I recently led a class, An Introduction to The Art of Self-Approval – and to be clear this is an art. Like an artist with canvas you are painting the picture of your life as you live it. I decided some time ago I no longer want to be putting blame or shame on my canvas.
In class, some of the discussion turned to things we experienced when we were young. It was a beautiful and powerful witnessing and honoring of one another as each women opened up that box a little bit to let in the light to free herself from any idea that she is wrong to be herself.
This got me thinking about how I’d internalized the anger/blame cycle in my life and how far I have moved beyond that. Thank goddess. That doesn’t mean we approve of the things that happened to us. They happened, and to our young hearts and minds they were traumatic.

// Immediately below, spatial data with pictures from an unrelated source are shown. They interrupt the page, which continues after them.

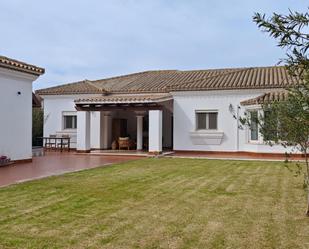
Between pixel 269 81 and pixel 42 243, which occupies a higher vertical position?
pixel 269 81

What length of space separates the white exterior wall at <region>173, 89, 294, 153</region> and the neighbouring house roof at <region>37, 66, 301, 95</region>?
54 cm

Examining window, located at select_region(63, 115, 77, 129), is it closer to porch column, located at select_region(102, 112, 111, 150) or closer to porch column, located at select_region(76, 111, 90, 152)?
porch column, located at select_region(102, 112, 111, 150)

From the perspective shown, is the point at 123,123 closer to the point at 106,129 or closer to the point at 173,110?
the point at 106,129

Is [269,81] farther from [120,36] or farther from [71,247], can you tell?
[71,247]

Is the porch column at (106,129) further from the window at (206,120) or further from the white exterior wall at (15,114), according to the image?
the white exterior wall at (15,114)

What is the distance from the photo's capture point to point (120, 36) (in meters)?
31.8

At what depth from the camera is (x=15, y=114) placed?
63.0 feet

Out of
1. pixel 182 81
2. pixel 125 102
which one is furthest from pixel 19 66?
pixel 182 81

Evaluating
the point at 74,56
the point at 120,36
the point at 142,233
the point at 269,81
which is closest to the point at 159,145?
the point at 269,81

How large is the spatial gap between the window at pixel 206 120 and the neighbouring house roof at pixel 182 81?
184cm

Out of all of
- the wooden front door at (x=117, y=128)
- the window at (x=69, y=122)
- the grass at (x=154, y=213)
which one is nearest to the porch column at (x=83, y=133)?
the window at (x=69, y=122)

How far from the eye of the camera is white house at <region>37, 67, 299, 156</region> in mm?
26000

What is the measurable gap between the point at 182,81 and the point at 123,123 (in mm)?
6133

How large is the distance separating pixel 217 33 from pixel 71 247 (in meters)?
22.9
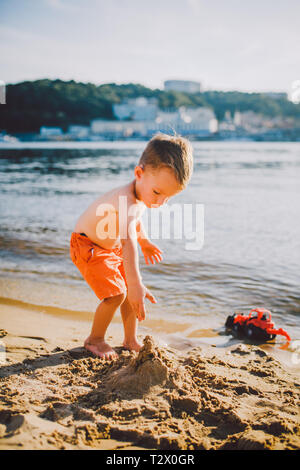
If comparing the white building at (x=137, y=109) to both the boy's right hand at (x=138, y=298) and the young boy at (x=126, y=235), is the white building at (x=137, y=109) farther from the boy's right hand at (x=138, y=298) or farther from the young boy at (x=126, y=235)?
the boy's right hand at (x=138, y=298)

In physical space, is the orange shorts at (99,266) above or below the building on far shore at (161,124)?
below

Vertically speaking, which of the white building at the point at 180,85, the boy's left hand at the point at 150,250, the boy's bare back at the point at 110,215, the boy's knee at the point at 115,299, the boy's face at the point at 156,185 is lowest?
the boy's knee at the point at 115,299

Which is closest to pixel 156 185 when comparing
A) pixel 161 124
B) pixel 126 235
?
pixel 126 235

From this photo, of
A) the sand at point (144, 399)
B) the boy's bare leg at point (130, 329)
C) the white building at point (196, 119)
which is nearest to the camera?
the sand at point (144, 399)

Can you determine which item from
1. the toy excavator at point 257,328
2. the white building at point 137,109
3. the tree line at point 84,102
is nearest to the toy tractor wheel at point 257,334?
the toy excavator at point 257,328

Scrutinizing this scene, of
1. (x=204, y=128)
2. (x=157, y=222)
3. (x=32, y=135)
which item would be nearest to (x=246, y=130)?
(x=204, y=128)

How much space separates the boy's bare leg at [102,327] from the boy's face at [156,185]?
0.68 meters

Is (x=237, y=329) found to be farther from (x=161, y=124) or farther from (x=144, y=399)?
(x=161, y=124)

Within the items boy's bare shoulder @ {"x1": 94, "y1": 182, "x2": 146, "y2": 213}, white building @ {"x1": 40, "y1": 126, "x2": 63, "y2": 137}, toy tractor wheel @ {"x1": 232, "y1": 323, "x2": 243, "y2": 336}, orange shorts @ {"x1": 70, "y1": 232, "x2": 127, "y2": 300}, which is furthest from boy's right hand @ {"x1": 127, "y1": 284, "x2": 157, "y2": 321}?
white building @ {"x1": 40, "y1": 126, "x2": 63, "y2": 137}

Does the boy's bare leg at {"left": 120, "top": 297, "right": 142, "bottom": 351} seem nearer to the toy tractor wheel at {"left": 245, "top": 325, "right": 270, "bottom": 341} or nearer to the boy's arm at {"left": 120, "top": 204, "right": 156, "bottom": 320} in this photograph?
the boy's arm at {"left": 120, "top": 204, "right": 156, "bottom": 320}

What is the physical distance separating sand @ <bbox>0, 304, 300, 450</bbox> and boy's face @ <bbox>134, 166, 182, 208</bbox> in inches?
31.7

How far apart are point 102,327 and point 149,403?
2.61 ft

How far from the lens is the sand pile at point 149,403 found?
1.64 metres
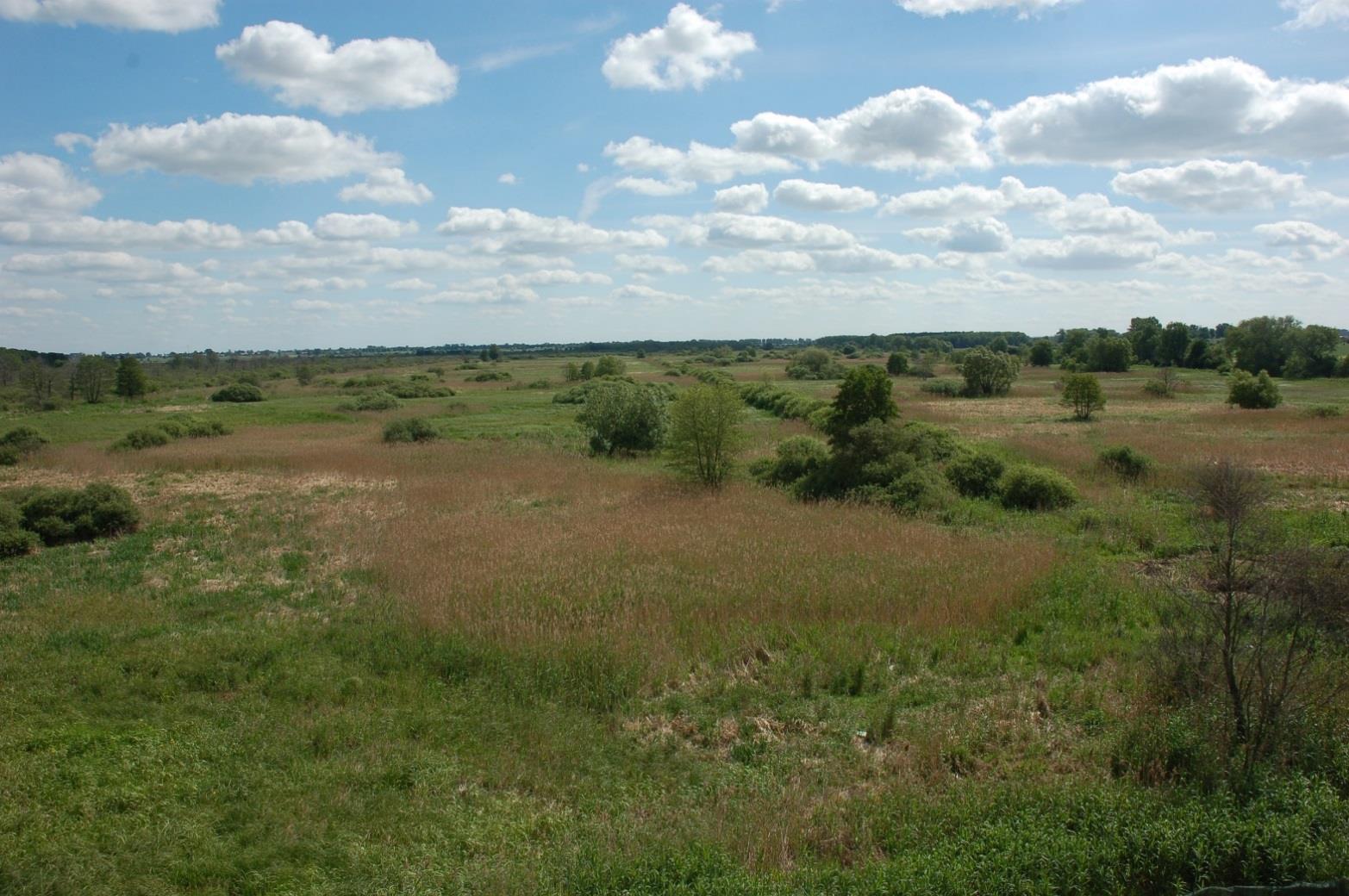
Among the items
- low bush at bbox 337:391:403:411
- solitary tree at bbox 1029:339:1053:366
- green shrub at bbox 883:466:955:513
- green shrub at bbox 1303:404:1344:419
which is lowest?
green shrub at bbox 883:466:955:513

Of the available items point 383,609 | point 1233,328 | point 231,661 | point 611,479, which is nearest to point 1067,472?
point 611,479

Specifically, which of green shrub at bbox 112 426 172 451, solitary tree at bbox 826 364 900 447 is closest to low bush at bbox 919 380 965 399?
solitary tree at bbox 826 364 900 447

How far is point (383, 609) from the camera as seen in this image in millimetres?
12469

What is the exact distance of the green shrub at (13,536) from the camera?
55.1 feet

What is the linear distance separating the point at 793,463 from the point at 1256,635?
54.6 feet

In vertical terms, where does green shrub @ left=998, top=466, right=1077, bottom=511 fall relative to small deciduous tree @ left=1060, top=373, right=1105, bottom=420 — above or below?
below

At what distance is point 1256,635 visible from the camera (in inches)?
293

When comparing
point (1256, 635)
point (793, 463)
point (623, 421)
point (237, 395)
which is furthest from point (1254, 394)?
point (237, 395)

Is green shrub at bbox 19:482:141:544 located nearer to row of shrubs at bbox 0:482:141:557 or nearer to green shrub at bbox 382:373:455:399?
row of shrubs at bbox 0:482:141:557

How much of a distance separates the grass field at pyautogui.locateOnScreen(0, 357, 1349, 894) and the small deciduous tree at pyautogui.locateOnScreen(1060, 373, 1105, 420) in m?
21.2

The Art of Self-Approval is about freeing yourself from the hurt, the shame, and the need to blame so that you can be free to be who you are meant to be. To express yourself as boldly as you choose. It is, in essence, the practice of self-leadership. Becoming your own best friend. Honoring the courage and creativity it took your younger self to keep you safe and soothe the turmoil going on in your life and within yourself.

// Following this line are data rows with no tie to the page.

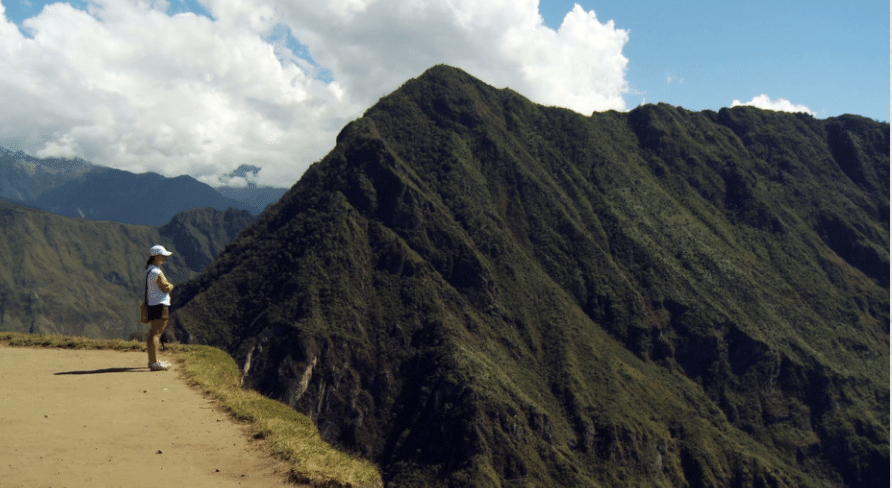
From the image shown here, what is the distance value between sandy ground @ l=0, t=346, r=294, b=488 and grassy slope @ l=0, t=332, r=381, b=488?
47cm

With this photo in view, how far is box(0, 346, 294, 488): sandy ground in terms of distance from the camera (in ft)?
41.5

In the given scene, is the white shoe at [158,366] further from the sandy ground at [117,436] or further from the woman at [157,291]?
the woman at [157,291]

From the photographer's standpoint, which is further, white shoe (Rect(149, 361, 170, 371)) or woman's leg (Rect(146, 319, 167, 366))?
white shoe (Rect(149, 361, 170, 371))

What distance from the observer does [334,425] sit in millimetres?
191000

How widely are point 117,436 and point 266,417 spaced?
4090 mm

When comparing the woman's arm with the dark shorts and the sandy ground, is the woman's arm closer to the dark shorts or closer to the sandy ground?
the dark shorts

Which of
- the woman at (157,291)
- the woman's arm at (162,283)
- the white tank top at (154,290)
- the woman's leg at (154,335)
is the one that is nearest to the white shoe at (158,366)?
the woman's leg at (154,335)

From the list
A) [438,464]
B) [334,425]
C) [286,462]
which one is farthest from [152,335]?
[334,425]

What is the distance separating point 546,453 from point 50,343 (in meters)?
183

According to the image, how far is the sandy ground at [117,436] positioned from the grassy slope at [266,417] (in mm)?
466

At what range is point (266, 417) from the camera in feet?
58.0

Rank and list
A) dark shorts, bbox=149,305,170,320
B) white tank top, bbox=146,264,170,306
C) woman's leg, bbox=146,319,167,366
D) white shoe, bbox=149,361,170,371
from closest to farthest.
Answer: white tank top, bbox=146,264,170,306 < dark shorts, bbox=149,305,170,320 < woman's leg, bbox=146,319,167,366 < white shoe, bbox=149,361,170,371

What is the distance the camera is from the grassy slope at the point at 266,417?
14227 mm

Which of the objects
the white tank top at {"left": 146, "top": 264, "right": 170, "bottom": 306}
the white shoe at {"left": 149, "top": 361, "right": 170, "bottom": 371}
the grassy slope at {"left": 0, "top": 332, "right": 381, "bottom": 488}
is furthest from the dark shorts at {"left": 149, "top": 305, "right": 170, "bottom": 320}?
the grassy slope at {"left": 0, "top": 332, "right": 381, "bottom": 488}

Self-Approval is understanding that every part of my life was instrumental in brining me here. That every feeling you and I have is valid. We are not broken, difficult, or wrong; nor do we need improving. Self-approval is about changing the lens through which we see ourselves and loving all of who we are – even that stuff that looks difficult, wrong, or unacceptable.

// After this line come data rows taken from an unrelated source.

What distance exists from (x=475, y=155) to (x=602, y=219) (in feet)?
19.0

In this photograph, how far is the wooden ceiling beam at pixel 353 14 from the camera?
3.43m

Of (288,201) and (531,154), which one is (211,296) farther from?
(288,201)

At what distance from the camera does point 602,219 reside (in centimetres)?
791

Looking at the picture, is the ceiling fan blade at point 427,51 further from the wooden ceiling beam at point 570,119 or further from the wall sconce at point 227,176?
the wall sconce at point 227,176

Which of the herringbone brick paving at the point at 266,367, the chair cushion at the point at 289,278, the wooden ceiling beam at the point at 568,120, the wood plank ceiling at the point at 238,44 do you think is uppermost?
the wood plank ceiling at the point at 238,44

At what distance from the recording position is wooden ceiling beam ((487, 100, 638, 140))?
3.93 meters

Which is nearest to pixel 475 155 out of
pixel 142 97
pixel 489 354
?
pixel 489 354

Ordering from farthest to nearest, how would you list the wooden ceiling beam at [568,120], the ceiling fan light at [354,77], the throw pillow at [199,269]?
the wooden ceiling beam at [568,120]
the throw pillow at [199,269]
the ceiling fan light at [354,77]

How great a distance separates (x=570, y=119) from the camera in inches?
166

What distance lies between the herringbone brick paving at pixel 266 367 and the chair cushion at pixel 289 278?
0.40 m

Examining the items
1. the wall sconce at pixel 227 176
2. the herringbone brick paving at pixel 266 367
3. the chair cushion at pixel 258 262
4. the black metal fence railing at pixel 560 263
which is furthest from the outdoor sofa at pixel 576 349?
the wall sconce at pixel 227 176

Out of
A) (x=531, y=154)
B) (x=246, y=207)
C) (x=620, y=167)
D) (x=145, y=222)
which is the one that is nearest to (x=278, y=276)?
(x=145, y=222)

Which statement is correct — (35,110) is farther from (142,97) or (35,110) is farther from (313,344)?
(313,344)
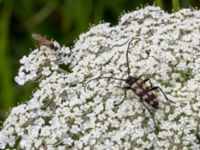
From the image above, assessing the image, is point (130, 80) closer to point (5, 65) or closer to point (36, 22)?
point (5, 65)

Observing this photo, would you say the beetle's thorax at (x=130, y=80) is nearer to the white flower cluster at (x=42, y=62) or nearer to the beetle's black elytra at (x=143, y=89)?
the beetle's black elytra at (x=143, y=89)

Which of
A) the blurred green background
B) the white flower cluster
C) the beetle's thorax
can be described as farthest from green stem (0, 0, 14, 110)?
the beetle's thorax

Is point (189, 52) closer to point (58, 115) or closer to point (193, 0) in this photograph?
point (58, 115)

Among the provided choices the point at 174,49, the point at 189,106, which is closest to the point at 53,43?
the point at 174,49

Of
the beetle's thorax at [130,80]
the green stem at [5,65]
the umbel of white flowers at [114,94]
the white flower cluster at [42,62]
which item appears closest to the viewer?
the umbel of white flowers at [114,94]

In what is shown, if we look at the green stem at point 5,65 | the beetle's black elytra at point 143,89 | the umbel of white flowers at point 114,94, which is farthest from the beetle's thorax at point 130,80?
the green stem at point 5,65

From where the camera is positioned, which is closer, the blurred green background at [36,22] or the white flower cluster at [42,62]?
the white flower cluster at [42,62]

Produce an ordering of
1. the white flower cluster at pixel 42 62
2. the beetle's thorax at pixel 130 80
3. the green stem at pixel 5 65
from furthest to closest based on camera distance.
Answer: the green stem at pixel 5 65 < the white flower cluster at pixel 42 62 < the beetle's thorax at pixel 130 80
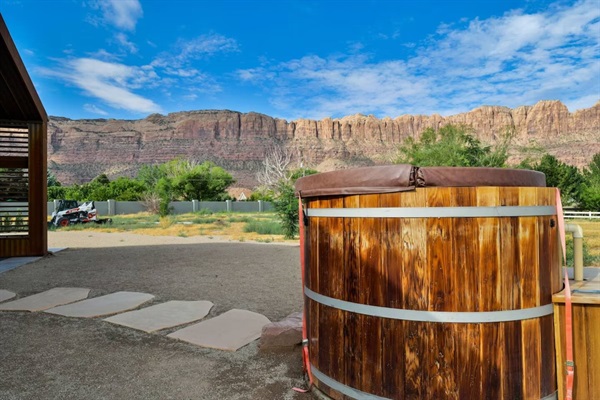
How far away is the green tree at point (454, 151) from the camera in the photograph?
19.9 metres

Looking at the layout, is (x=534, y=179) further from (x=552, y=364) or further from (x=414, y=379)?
(x=414, y=379)

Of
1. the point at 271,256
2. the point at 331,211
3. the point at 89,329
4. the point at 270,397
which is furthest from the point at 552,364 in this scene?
the point at 271,256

One of the most important things we can do in this process is self-witnessing. That begins with consciously turning to the breath – breathing in and out with awareness. Connecting to the breath allows the parasympathetic nervous system to engage – the rest and digest state of being. Then ask questions. How is my body reacting? What does my body need? Then be still, quiet and listen to the body’s response. We’re so inclined (trained?) to ‘think’ our way through life, but our body is continually speaking to us, guiding us, if we’re willing to pause and listen.
This life has led me here, to this room full of open-hearted women who are navigating this process along with me so they can step into the fullness of who they are here to be. I think that’s pretty freaking awesome – I wouldn’t change a thing.